De l’abbaye au musée...

Créé en 1857, le musée de Soissons est installé depuis 1933 dans les bâtiments de l’ancienne abbaye Saint-Léger.

Cette abbaye tient son nom d’un évêque d’Autun, Léger, martyrisé au VIIe siècle. Fondée en 1139, l’abbaye fait suite à une communauté de chanoines séculiers dont la plus ancienne mention date de 1070, mais sa création peut remonter au Haut Moyen Age.

L’abbaye prospère au XIIe siècle après que le comte de Soissons eut rendu l’église à l’évêque Josselin de Vierzy. La reconstruction de l’édifice commence en 1200. La guerre de Cent ans porte un coup fatal à l’abbaye qui n’a plus les moyens d’entretenir les bâtiments. L’occupation de la ville par les Protestants en 1567-1568 entraîne la ruine de l’église et du couvent.

Rattachée en 1660 à la Congrégation de France, l’abbaye se redresse et reconstruit les bâtiments conventuels qui abritent maintenant la bibliothèque et le musée.

A la fin de l’Ancien Régime, tombée dans une morne torpeur, elle est vendue en 1791 à un négociant en vin et est occupée à des fins diverses jusqu’au second Empire. L’Evêque de Carsignies y installe le petit séminaire et entreprend une restauration (peintures des voûtes de la crypte gothique).

Classé en 1886, l’édifice est éprouvé par les bombardements de la première guerre mondiale.

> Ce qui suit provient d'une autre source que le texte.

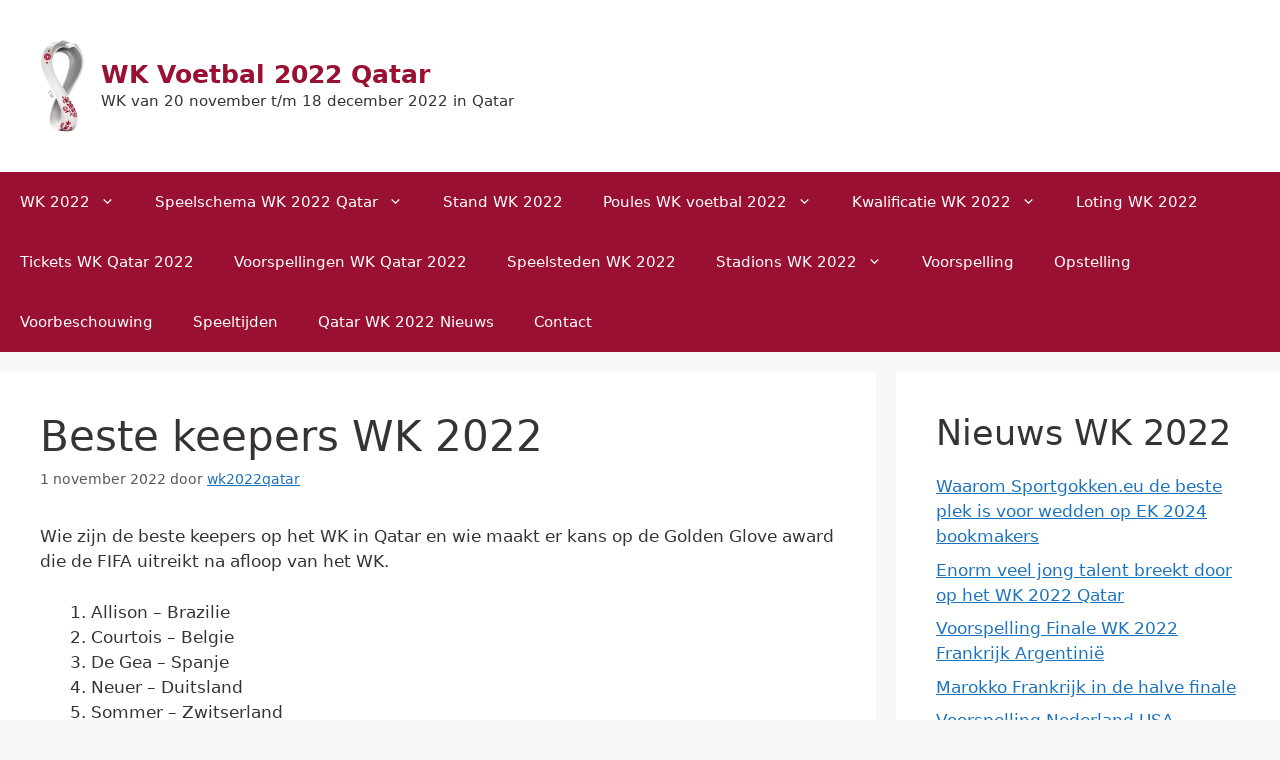

--- FILE ---
content_type: text/html; charset=utf-8
request_url: https://www.google.com/recaptcha/api2/aframe
body_size: 266
content:
<!DOCTYPE HTML><html><head><meta http-equiv="content-type" content="text/html; charset=UTF-8"></head><body><script nonce="0tC3svm4jGc1JPHcfnc46w">/** Anti-fraud and anti-abuse applications only. See google.com/recaptcha */ try{var clients={'sodar':'https://pagead2.googlesyndication.com/pagead/sodar?'};window.addEventListener("message",function(a){try{if(a.source===window.parent){var b=JSON.parse(a.data);var c=clients[b['id']];if(c){var d=document.createElement('img');d.src=c+b['params']+'&rc='+(localStorage.getItem("rc::a")?sessionStorage.getItem("rc::b"):"");window.document.body.appendChild(d);sessionStorage.setItem("rc::e",parseInt(sessionStorage.getItem("rc::e")||0)+1);localStorage.setItem("rc::h",'1769996084532');}}}catch(b){}});window.parent.postMessage("_grecaptcha_ready", "*");}catch(b){}</script></body></html>

--- FILE ---
content_type: text/css
request_url: https://www.wk-2022-qatar.nl/wp-content/themes/wkqatar/style.css?ver=1737369541
body_size: 105
content:
/*
Theme Name:   WK Qatar 2022
Theme URI:    https://www.wk-2022-qatar.nl/wkqatar/
Description:  Wk-2022-qatar.nl
Author:       WK Qatar 2022
Author URI:   https://www.wk-2022-qatar.nl
Template:     generatepress
Version:      1.0.0
License:      GNU General Public License v2 or later
License URI:  http://www.gnu.org/licenses/gpl-2.0.html
Tags:         light
Text Domain:  wk-2022-qatar
*/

L’architecte Emile Brunet et ses successeurs remettent en état le bâtiment en même temps qu’ils travaillent à la cathédrale.

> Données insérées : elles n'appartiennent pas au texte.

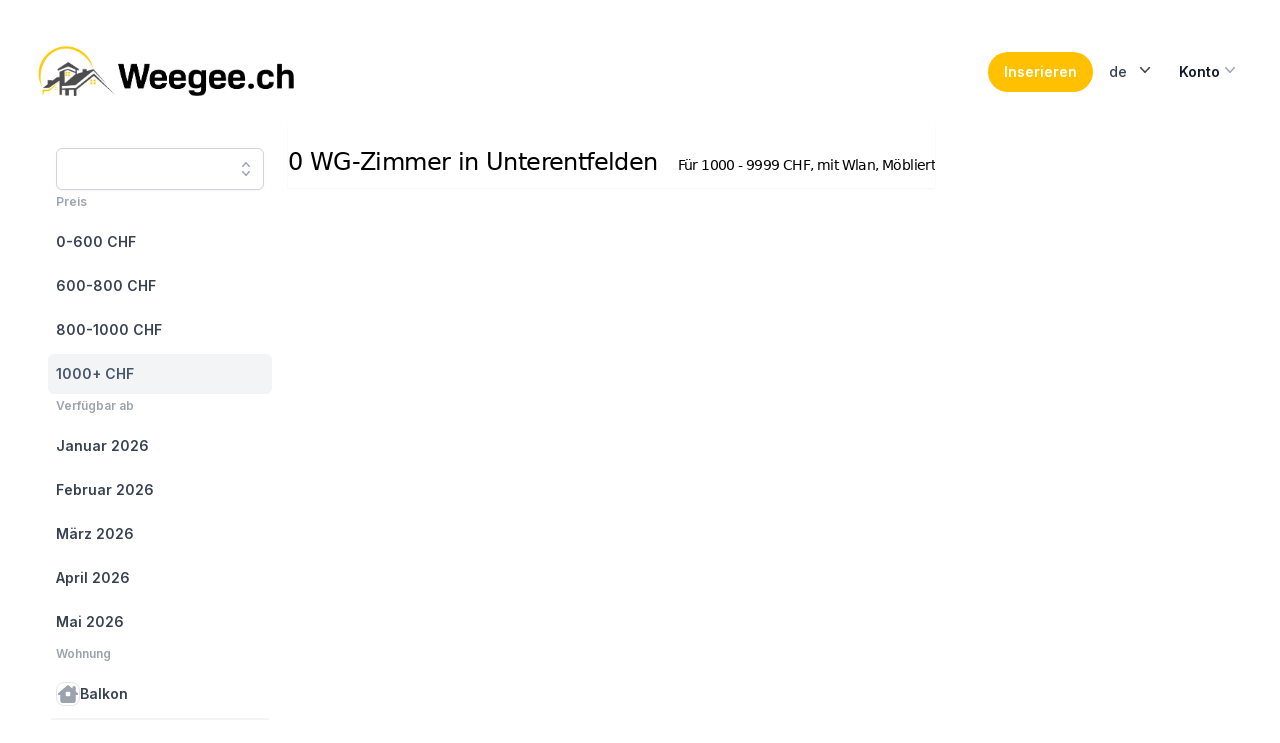

--- FILE ---
content_type: application/javascript; charset=UTF-8
request_url: https://weegee.ch/_next/static/chunks/webpack-1d4b6e0cbb04fb99.js
body_size: 1741
content:
try{!function(){var e="undefined"!=typeof window?window:"undefined"!=typeof global?global:"undefined"!=typeof globalThis?globalThis:"undefined"!=typeof self?self:{},t=(new e.Error).stack;t&&(e._sentryDebugIds=e._sentryDebugIds||{},e._sentryDebugIds[t]="b5d9542f-ea82-46ce-8a9b-39db745d0650",e._sentryDebugIdIdentifier="sentry-dbid-b5d9542f-ea82-46ce-8a9b-39db745d0650")}()}catch(e){}(()=>{"use strict";var e,t,r,o,n,i,a,d,u={},l={};function s(e){var t=l[e];if(void 0!==t)return t.exports;var r=l[e]={exports:{}},o=!0;try{u[e].call(r.exports,r,r.exports,s),o=!1}finally{o&&delete l[e]}return r.exports}s.m=u,e=[],s.O=(t,r,o,n)=>{if(r){n=n||0;for(var i=e.length;i>0&&e[i-1][2]>n;i--)e[i]=e[i-1];e[i]=[r,o,n];return}for(var a=1/0,i=0;i<e.length;i++){for(var[r,o,n]=e[i],d=!0,u=0;u<r.length;u++)(!1&n||a>=n)&&Object.keys(s.O).every(e=>s.O[e](r[u]))?r.splice(u--,1):(d=!1,n<a&&(a=n));if(d){e.splice(i--,1);var l=o();void 0!==l&&(t=l)}}return t},s.n=e=>{var t=e&&e.__esModule?()=>e.default:()=>e;return s.d(t,{a:t}),t},r=Object.getPrototypeOf?e=>Object.getPrototypeOf(e):e=>e.__proto__,s.t=function(e,o){if(1&o&&(e=this(e)),8&o||"object"==typeof e&&e&&(4&o&&e.__esModule||16&o&&"function"==typeof e.then))return e;var n=Object.create(null);s.r(n);var i={};t=t||[null,r({}),r([]),r(r)];for(var a=2&o&&e;"object"==typeof a&&!~t.indexOf(a);a=r(a))Object.getOwnPropertyNames(a).forEach(t=>i[t]=()=>e[t]);return i.default=()=>e,s.d(n,i),n},s.d=(e,t)=>{for(var r in t)s.o(t,r)&&!s.o(e,r)&&Object.defineProperty(e,r,{enumerable:!0,get:t[r]})},s.f={},s.e=e=>Promise.all(Object.keys(s.f).reduce((t,r)=>(s.f[r](e,t),t),[])),s.u=e=>"static/chunks/50d3ae47.eba7f80051c3c7d5.js",s.miniCssF=e=>{},s.g=function(){if("object"==typeof globalThis)return globalThis;try{return this||Function("return this")()}catch(e){if("object"==typeof window)return window}}(),s.o=(e,t)=>Object.prototype.hasOwnProperty.call(e,t),o={},s.l=(e,t,r,n)=>{if(o[e])return void o[e].push(t);if(void 0!==r)for(var i,a,d=document.getElementsByTagName("script"),u=0;u<d.length;u++){var l=d[u];if(l.getAttribute("src")==e||l.getAttribute("data-webpack")=="_N_E:"+r){i=l;break}}i||(a=!0,(i=document.createElement("script")).charset="utf-8",i.timeout=120,s.nc&&i.setAttribute("nonce",s.nc),i.setAttribute("data-webpack","_N_E:"+r),i.src=s.tu(e)),o[e]=[t];var f=(t,r)=>{i.onerror=i.onload=null,clearTimeout(c);var n=o[e];if(delete o[e],i.parentNode&&i.parentNode.removeChild(i),n&&n.forEach(e=>e(r)),t)return t(r)},c=setTimeout(f.bind(null,void 0,{type:"timeout",target:i}),12e4);i.onerror=f.bind(null,i.onerror),i.onload=f.bind(null,i.onload),a&&document.head.appendChild(i)},s.r=e=>{"undefined"!=typeof Symbol&&Symbol.toStringTag&&Object.defineProperty(e,Symbol.toStringTag,{value:"Module"}),Object.defineProperty(e,"__esModule",{value:!0})},s.tt=()=>(void 0===n&&(n={createScriptURL:e=>e},"undefined"!=typeof trustedTypes&&trustedTypes.createPolicy&&(n=trustedTypes.createPolicy("nextjs#bundler",n))),n),s.tu=e=>s.tt().createScriptURL(e),s.p="/_next/",i={68:0},s.f.j=(e,t)=>{var r=s.o(i,e)?i[e]:void 0;if(0!==r)if(r)t.push(r[2]);else if(68!=e){var o=new Promise((t,o)=>r=i[e]=[t,o]);t.push(r[2]=o);var n=s.p+s.u(e),a=Error();s.l(n,t=>{if(s.o(i,e)&&(0!==(r=i[e])&&(i[e]=void 0),r)){var o=t&&("load"===t.type?"missing":t.type),n=t&&t.target&&t.target.src;a.message="Loading chunk "+e+" failed.\n("+o+": "+n+")",a.name="ChunkLoadError",a.type=o,a.request=n,r[1](a)}},"chunk-"+e,e)}else i[e]=0},s.O.j=e=>0===i[e],a=(e,t)=>{var r,o,[n,a,d]=t,u=0;if(n.some(e=>0!==i[e])){for(r in a)s.o(a,r)&&(s.m[r]=a[r]);if(d)var l=d(s)}for(e&&e(t);u<n.length;u++)o=n[u],s.o(i,o)&&i[o]&&i[o][0](),i[o]=0;return s.O(l)},(d=self.webpackChunk_N_E=self.webpackChunk_N_E||[]).forEach(a.bind(null,0)),d.push=a.bind(null,d.push.bind(d))})();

Le cloître de l’abbaye Saint-Léger

Le complexe abbatial d’origine subsiste encore dans sa cohérence et son organisation grâce au cloître sur plan carré dont il reste les deux ailes nord et est.

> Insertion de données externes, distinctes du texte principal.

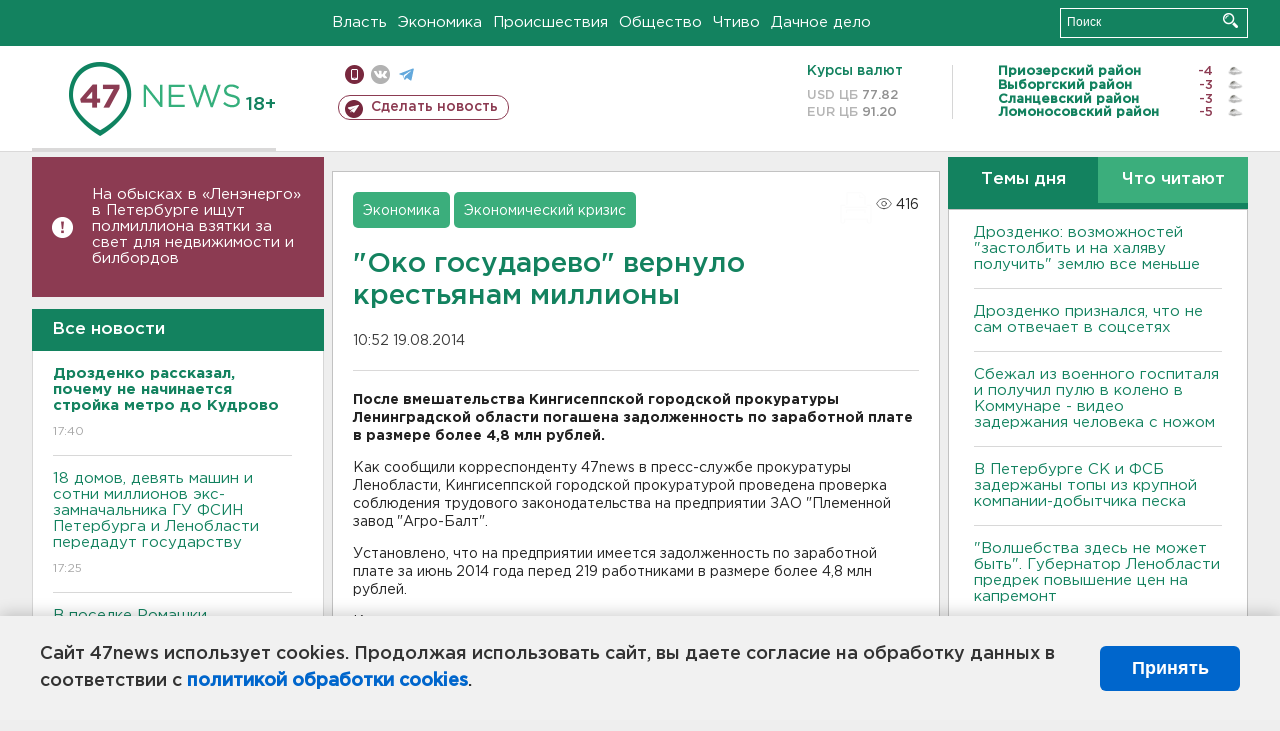

--- FILE ---
content_type: text/html; charset=UTF-8
request_url: https://47news.ru/who/collect/
body_size: 217
content:
{"status":"install","message":"","id":"78829","unique":0,"recordVisitInMemoryCache":true,"updateArticleStats":true,"nviews":416,"nviews_day":0,"nviews_today":0,"recordVisitUnique":true}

L’ensemble est comparable pour le décor et les proportions aux cloîtres de la cathédrale de Noyon et de l’abbaye Saint-Jean-des-Vignes. Du cloître s’impose l’architecture extérieure de l’église. Certaines arcades du cloître conservent leur remplage ancien et leur décor originel (corniche feuillagée culs de lampe décorés) d’autres ont été reconstruites après la guerre de 1914-1918.

Le cloître donne accès à la salle capitulaire et à la crypte. La salle capitulaire est composée de six travées voûtées d’ogives qui retombent sur deux colonnes centrales dont le style est bien caractéristique du XIIIe siècle, c’est-à-dire contemporain de l’achèvement du chevet.

Une grande partie de l’église du XIe siècle est visible dans la crypte. Les chapiteaux à forme cubique aux motifs peu fouillés sont les témoins de cette première architecture. L’abside axiale est détruite au XIIe siècle pour agrandir la crypte vers l’est. On couvre alors l’ensemble des voûtes sur croisées d’ogives.

Au XIXe siècle, la chapelle axiale de la crypte est repeinte pour les besoins du petit séminaire, ces peintures sont toujours visibles.